Post by dsm » Sun Mar 15, 2009 4:29 pm

rested gal wrote:
That's what I'm doing now. Just my opinion.
Rested Gal,

In Debating 101 at University, if the 1st speaker for the Red team got up and said. The captain of our team who you will hear from shortly, is the best person I have ever heard on the current topic and better than anyone else (including anyone on the Red team) than sat down. That speaker would win no points at all because basically they made none.

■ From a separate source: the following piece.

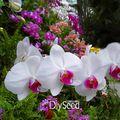 Best-Seller! 200 Pz/borsa Bianco Phalaenopsis Semi Farfalla Orchidea In Vaso Semi di Fiori Bonsai Da Interno Quattro Stagioni, # 9OPM5N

If also the captain of the Red team then stood up and were to say " I don't need to debate x point because I don't have anything to prove", both would be laughed off the stage.

In any discussion, let each party make their points and give credit to the audience and the judges to form their own opinion based on the logic and facts presented. I would hope that any discussion here can be won with winning arguments. I don't think that last point in your post supports this notion.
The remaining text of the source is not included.